Un conflit ouvert oppose désormais l’une des figures les plus populaires de la télévision américaine à sa propre direction. Lundi, l’animateur du Late Show sur CBS a révélé que la chaîne lui avait formellement interdit de diffuser un entretien réalisé avec un candidat démocrate aux primaires du Texas. Si le diffuseur met en avant une contrainte réglementaire stricte pour justifier cette décision, l’animateur et plusieurs observateurs y voient plutôt le signe d’une frilosité liée à des enjeux économiques majeurs en attente de validation gouvernementale.
Selon les informations rapportées par Al Jazeera, Stephen Colbert a dû se résoudre à une solution inédite pour rendre public son échange avec James Talarico, candidat au Sénat du Texas : la diffusion exclusive sur YouTube. À l’antenne, l’animateur a expliqué que les avocats de CBS lui avaient signifié « sans la moindre incertitude » que l’entretien ne pouvait être diffusé sur le réseau hertzien.
Un changement de doctrine du régulateur fédéral
Au cœur de ce blocage se trouve la règle de l’« égalité de temps de parole » (equal-time rule) imposée par la Commission fédérale des communications (FCC). Cette disposition oblige les chaînes à accorder un temps d’antenne équivalent aux candidats rivaux lors d’une campagne électorale. Historiquement, les talk-shows de fin de soirée comme celui de Colbert bénéficiaient d’une exemption, étant considérés comme des programmes d’actualité « de bonne foi » (bona fide news).

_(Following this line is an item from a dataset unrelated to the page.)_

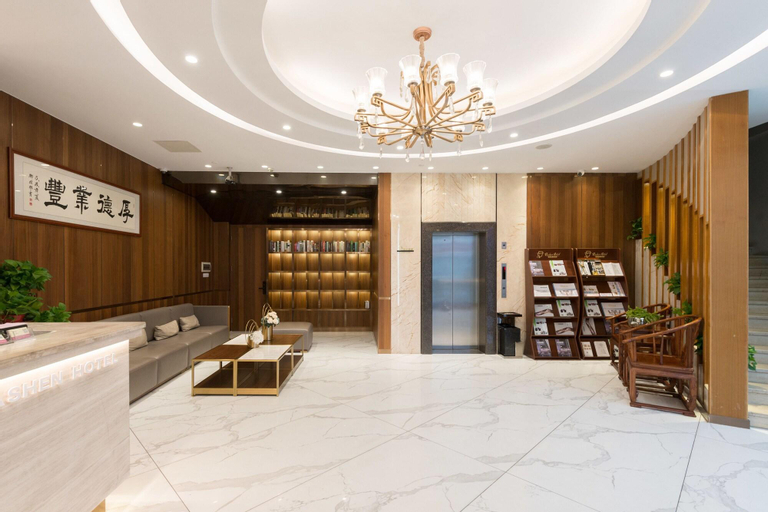Public Area 3, Foshan Dashen Hotel, Foshan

Cependant, la situation a évolué en janvier dernier. La FCC, désormais sous une direction républicaine nommée par Donald Trump, a indiqué que les talk-shows de journée et de soirée ne seraient plus automatiquement éligibles à cette exemption. CBS affirme donc avoir agi par prudence juridique, ses avocats craignant que la diffusion de l’interview de Talarico n’oblige la chaîne à offrir le même temps d’antenne à sa rivale démocrate, Jasmine Crockett, ou à d’autres candidats.

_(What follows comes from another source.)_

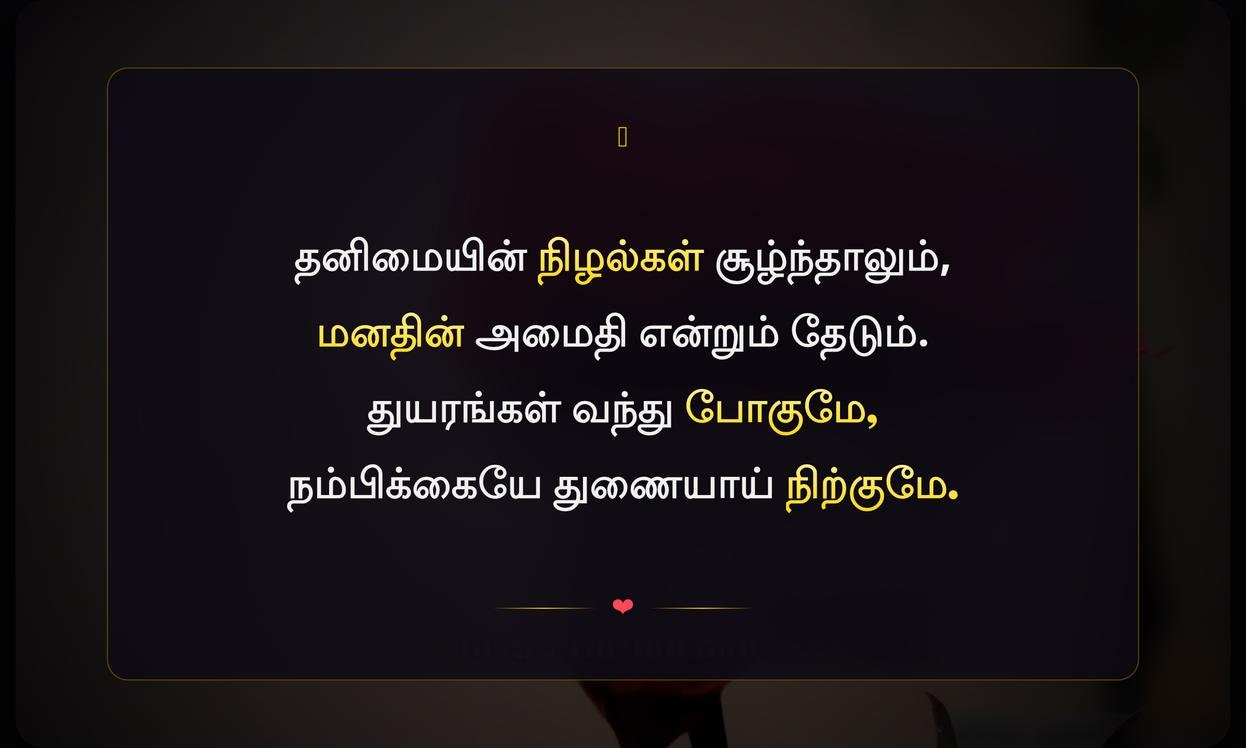 Feeling Alone Quotes In Tamil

Des soupçons de pressions politiques et financières
Pour Stephen Colbert, cette justification réglementaire masque une réalité plus pragmatique. L’animateur a accusé sa direction d’appliquer ces directives pour des « raisons purement financières ». Il fait ici référence au projet de fusion, évalué à 8,4 milliards de dollars, entre Paramount (maison mère de CBS) et Skydance Media. Cette opération nécessite impérativement le feu vert de la FCC pour aboutir.
L’animateur a directement pointé du doigt l’administration Trump, déclarant que celle-ci souhaite « réduire au silence quiconque dit du mal de Trump à la télévision ». James Talarico, le candidat concerné, a abondé dans ce sens, qualifiant l’incident de « forme la plus dangereuse de cancel culture, celle qui vient du sommet ».
Un précédent et des réactions contrastées
Cette affaire intervient dans un climat de tension accrue entre les médias et le régulateur. Brendan Carr, président de la FCC, a par le passé critiqué les réseaux pour ce qu’il considère comme une couverture partiale. En septembre dernier, il avait déjà exercé une pression sur les diffuseurs concernant l’animateur Jimmy Kimmel, menaçant de sanctions pouvant aller jusqu’à la perte de licence.
Anna Gomez, commissaire démocrate à la FCC, a dénoncé la décision de CBS, parlant de « capitulation d’entreprise » face à une campagne plus large visant à contrôler le discours médiatique. De son côté, CBS maintient avoir proposé des alternatives pour respecter l’équité, mais l’équipe de l’émission a préféré contourner la grille télévisée pour éviter de déclencher les obligations de temps de parole. La vidéo, publiée en ligne, cumulait déjà plus de deux millions de vues quelques heures après sa mise en ligne.